PROBLEM REQUIREMENTS » Reproduce the following lines word for word, from the first one through the last.

[Spatial reasoning question data]

— start —

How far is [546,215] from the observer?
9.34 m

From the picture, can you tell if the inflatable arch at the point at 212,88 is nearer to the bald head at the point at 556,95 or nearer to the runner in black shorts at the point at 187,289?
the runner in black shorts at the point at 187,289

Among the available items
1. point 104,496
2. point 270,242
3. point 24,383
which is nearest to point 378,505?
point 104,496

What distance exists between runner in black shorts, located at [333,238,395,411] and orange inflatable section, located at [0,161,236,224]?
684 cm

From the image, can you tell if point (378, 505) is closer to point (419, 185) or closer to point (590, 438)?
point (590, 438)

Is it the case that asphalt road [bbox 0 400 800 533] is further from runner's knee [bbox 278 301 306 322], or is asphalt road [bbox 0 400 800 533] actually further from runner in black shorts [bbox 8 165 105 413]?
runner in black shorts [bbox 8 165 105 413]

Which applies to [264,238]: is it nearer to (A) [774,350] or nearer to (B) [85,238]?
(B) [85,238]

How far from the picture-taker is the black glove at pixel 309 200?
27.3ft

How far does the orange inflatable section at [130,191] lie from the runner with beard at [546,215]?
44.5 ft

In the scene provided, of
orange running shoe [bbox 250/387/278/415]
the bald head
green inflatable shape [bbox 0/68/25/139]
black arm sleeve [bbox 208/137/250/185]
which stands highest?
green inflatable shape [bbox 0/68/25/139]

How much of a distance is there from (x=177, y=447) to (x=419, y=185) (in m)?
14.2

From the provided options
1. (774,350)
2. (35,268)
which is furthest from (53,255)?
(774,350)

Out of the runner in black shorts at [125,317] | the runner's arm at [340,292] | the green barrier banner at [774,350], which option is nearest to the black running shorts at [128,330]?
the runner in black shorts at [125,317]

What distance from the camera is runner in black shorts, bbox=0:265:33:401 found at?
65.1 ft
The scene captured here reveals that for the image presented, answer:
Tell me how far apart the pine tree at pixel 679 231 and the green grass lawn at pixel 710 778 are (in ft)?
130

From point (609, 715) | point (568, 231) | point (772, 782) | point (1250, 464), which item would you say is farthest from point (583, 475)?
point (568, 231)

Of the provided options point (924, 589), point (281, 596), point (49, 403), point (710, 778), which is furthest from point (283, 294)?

— end —

WRITTEN SOLUTION »
How far is [546,215] from the observer?
9.34 m

From the picture, can you tell if the inflatable arch at the point at 212,88 is nearer to the bald head at the point at 556,95 or nearer to the runner in black shorts at the point at 187,289?
the runner in black shorts at the point at 187,289

Among the available items
1. point 104,496
2. point 270,242
3. point 24,383
which is nearest to point 378,505?
point 104,496

What distance exists between runner in black shorts, located at [333,238,395,411] and orange inflatable section, located at [0,161,236,224]?
684 cm

From the image, can you tell if point (378, 505) is closer to point (419, 185) or closer to point (590, 438)?
point (590, 438)

Is it the case that asphalt road [bbox 0 400 800 533] is further from runner's knee [bbox 278 301 306 322], or is asphalt road [bbox 0 400 800 533] actually further from runner in black shorts [bbox 8 165 105 413]?
runner in black shorts [bbox 8 165 105 413]

Which applies to [264,238]: is it nearer to (A) [774,350] or nearer to (B) [85,238]?
(B) [85,238]

How far from the picture-taker is the black glove at pixel 309 200?
27.3ft

How far does the orange inflatable section at [130,191] lie from the runner with beard at [546,215]?
44.5 ft

In the scene provided, of
orange running shoe [bbox 250/387/278/415]
the bald head
green inflatable shape [bbox 0/68/25/139]
black arm sleeve [bbox 208/137/250/185]
which stands highest?
green inflatable shape [bbox 0/68/25/139]

How much of a distance is there from (x=177, y=447) to (x=419, y=185) (in m)?
14.2

From the provided options
1. (774,350)
2. (35,268)
which is furthest from (53,255)?
(774,350)

Out of the runner in black shorts at [125,317] | the runner's arm at [340,292] | the green barrier banner at [774,350], which option is nearest to the black running shorts at [128,330]?
the runner in black shorts at [125,317]

What distance from the camera is runner in black shorts, bbox=0:265:33:401 found at?
65.1 ft
The scene captured here reveals that for the image presented, answer:
Tell me how far apart the pine tree at pixel 679 231 and the green grass lawn at pixel 710 778 are (in ft)?
130

From point (609, 715) | point (568, 231) | point (772, 782) | point (1250, 464), which item would you say is farthest from point (583, 475)?
point (568, 231)

Of the provided options point (924, 589), point (281, 596), point (49, 403), point (710, 778), which is furthest from point (283, 294)?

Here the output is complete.